Notch signaling is critical for numerous cell fate decisions in mammals. Mutations that disrupt Notch signaling cause widespread developmental defects and numerous cancers. Therefore, it is critical to understand the factors required for optimal Notch signaling. It is now clear that the glycans added to Notch receptors are key to regulating the level of Notch signaling. Recent experiments identify O-fucose and O-GlcNAc glycans of Notch receptors as those that mediate interactions with canonical Notch ligands, and thereby regulate Notch signal induction. Human diseases and mouse mutants in which O- fucose or O-GlcNAc glycans are reduced reveal that these glycans are not interchangeable. Thus it is important to determine their separate functions. The overall aim of this proposal is to identify specific cell fate decisions regulated by O-fucose versus O-GlcNAc glycans on Notch receptors. Two cell differentiation pathways will be used to address this question - hematopoietic stem cells (HSC) from which all lymphoid and myeloid cell fates develop, and intestinal stem cells (ISC) from which all intestinal crypt-villus cell fates develop. Both HSC and ISC exhibit considerable Notch signaling in the absence of O-fucose glycans. We hypothesize that O-GlcNAc glycans are responsible for this residual Notch signaling via interactions with one or more of the canonical Notch ligands. We will test this hypothesis by determining ligand-induced cell fate decisions following removal or truncation of O-fucose and/or O- GlcNAc glycans in HSC and ISC. Mutant HSC and ISC will be generated by conditionally inactivating genes that encode either the enzyme that adds O-fucose (Pofut1), or one or more Fringe enzymes that extend the fucose with GlcNAc (Lfng, Mfng and Rfng), or the enzyme that adds O-GlcNAc (Eogt).

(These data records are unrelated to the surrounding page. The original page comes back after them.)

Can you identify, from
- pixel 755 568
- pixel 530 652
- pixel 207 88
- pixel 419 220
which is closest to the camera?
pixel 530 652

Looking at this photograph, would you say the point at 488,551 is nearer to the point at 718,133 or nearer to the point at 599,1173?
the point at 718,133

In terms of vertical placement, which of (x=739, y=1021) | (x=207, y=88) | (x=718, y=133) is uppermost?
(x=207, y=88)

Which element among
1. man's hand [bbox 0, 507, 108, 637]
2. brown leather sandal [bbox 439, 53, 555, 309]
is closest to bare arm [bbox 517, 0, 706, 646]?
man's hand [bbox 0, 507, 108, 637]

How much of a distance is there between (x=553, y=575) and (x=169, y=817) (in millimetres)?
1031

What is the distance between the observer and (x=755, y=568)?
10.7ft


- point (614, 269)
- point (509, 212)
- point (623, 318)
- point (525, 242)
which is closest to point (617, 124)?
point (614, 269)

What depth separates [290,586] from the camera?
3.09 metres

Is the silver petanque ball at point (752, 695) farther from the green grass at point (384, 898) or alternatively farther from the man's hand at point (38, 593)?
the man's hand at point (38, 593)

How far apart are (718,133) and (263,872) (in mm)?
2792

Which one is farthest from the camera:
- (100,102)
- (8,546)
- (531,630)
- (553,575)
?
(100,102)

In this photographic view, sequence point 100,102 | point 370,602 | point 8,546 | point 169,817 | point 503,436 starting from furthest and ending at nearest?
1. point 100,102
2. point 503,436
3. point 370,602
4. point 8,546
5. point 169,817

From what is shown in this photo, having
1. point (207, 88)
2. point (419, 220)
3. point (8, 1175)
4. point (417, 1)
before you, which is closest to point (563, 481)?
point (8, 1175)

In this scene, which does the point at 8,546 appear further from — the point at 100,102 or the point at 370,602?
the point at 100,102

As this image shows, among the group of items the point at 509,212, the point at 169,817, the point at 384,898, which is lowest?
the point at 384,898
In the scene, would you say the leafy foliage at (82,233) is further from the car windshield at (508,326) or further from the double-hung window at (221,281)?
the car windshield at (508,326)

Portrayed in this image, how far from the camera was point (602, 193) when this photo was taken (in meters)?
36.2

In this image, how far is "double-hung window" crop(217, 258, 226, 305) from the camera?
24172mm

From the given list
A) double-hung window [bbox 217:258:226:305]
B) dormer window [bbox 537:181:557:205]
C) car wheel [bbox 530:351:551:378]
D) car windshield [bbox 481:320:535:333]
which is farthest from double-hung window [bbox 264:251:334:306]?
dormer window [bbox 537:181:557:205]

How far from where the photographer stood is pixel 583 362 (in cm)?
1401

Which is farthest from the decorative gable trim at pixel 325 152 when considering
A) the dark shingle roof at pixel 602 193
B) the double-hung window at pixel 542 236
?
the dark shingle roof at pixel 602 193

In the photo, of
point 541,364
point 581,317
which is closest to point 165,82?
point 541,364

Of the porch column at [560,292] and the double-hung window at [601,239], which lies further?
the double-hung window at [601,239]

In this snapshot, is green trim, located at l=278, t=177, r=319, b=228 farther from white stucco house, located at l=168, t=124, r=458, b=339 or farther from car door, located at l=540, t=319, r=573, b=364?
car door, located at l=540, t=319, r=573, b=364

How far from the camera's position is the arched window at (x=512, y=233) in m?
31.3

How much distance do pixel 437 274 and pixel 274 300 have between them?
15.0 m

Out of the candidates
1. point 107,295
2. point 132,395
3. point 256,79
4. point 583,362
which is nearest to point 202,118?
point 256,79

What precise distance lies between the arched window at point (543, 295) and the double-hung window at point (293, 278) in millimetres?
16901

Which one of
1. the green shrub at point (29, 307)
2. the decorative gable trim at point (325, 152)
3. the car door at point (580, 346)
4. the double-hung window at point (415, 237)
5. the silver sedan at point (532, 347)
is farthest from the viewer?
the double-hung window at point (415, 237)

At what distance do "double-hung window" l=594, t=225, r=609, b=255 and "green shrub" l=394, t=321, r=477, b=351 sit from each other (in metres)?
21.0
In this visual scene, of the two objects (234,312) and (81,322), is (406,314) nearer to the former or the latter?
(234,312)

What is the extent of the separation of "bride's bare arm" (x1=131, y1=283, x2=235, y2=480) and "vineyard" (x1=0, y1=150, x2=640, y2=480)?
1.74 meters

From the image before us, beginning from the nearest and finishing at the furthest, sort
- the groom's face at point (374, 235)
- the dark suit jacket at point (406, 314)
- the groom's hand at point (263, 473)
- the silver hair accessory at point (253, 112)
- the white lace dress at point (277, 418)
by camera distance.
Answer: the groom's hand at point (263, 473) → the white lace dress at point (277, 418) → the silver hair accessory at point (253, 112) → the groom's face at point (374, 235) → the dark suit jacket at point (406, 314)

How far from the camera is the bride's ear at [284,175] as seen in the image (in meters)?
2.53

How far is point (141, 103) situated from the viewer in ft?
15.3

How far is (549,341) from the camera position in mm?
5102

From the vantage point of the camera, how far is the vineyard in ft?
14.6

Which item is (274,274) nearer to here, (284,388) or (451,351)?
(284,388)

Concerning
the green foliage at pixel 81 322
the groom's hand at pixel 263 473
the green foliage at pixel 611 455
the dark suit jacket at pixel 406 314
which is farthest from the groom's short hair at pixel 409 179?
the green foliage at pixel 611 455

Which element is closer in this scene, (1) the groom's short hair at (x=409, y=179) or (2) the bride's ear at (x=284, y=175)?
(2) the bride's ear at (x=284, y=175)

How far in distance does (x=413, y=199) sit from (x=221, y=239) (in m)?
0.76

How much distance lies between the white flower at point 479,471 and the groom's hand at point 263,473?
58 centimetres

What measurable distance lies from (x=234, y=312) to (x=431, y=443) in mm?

Specific Aim 1 will generate mice with HSC lacking Pofut1 with and without Eogt, or all three Fringe genes with and without Eogt. Lymphoid and myeloid cell fates generated will be analyzed in thymus and spleen. The mechanism of altered differentiation will be investigated by defining the binding of Notch ligands Dll1, Dll4, Jag1 and Jag2 to mutant HSC, the differentiation that each ligand induces in co- culture assays, and the different gene expression consequences.
Specific Aim 2 will analyze intestinal cell fates in mice expressing a single Fringe (Lfng, Mfng or Rfng), no Fringe, or all Fringe genes, with and without Eogt. Mice that exhibit altered intestinal cell fate distributions will be investigated by lineage tracing of Lgr5+ cells. Notch ligand binding changes that induce altered cell fate distributions will be identified by binding assays, differentiation in mutant crypt organoids cultured with Dll1, Dll4, Jag1 or Jag2, and gene expression analyses. Interactions of O-GlcNAc glycans with each ligand will be identified in ISC conditionally lacking Pofut1+/-Eogt or all Fringes+/-Eogt by similar in vivo analyses and crypt organoid mechanistic strategies. Important new insights into mechanisms of O-glycan regulation of Notch signaling strength will be obtained.
Disruption of Notch signaling causes defects in development and many cancers. Optimal Notch signaling depends on ligand interactions with O-glycans on Notch receptors, key regulators of the strength of Notch signaling. We will determine specific contributions of O-fucose versus O-GlcNAc glycans to Notch signaling.